● **ABOUT THIS EXERCISE**:
Write out, word for word, every entry from the line containing "дубленка женская,дубленка зимняя,дубленка" down to the line containing "เพียงรัก Only Love ตอนที่ 10 หน้า 6", both included, and omit the pictures.

● **EXERCISE INPUT**:
======
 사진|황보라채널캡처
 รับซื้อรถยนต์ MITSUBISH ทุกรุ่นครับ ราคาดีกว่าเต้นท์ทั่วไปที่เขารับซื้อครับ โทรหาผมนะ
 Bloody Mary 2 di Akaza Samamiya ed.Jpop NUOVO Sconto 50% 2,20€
======
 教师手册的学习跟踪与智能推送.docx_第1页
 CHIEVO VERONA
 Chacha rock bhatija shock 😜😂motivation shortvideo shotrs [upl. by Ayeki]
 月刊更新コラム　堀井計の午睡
======
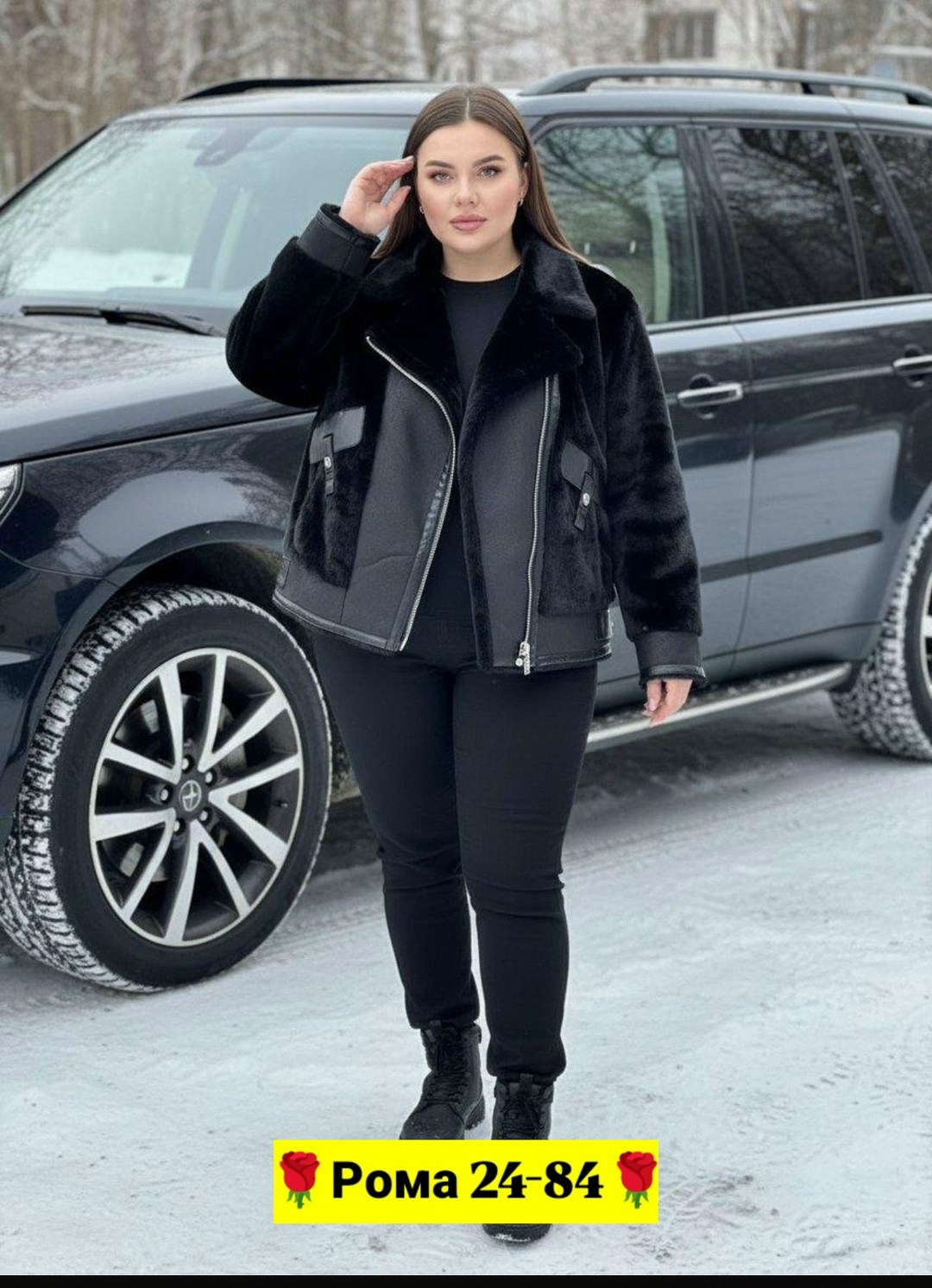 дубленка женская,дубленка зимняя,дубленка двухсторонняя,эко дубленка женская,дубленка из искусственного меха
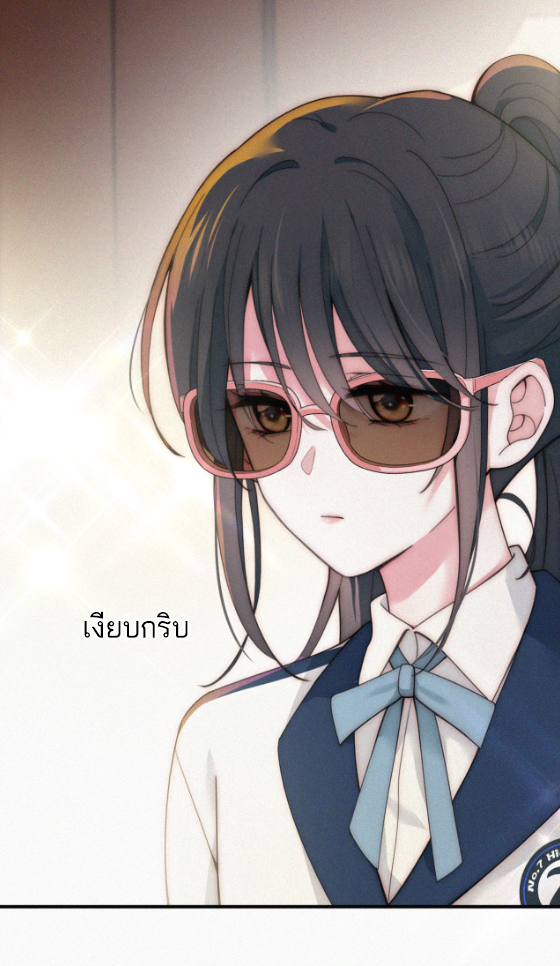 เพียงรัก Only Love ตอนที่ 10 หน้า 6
======
● **ANSWER BELOW**:
 дубленка женская,дубленка зимняя,дубленка двухсторонняя,эко дубленка женская,дубленка из искусственного меха
 เพียงรัก Only Love ตอนที่ 10 หน้า 6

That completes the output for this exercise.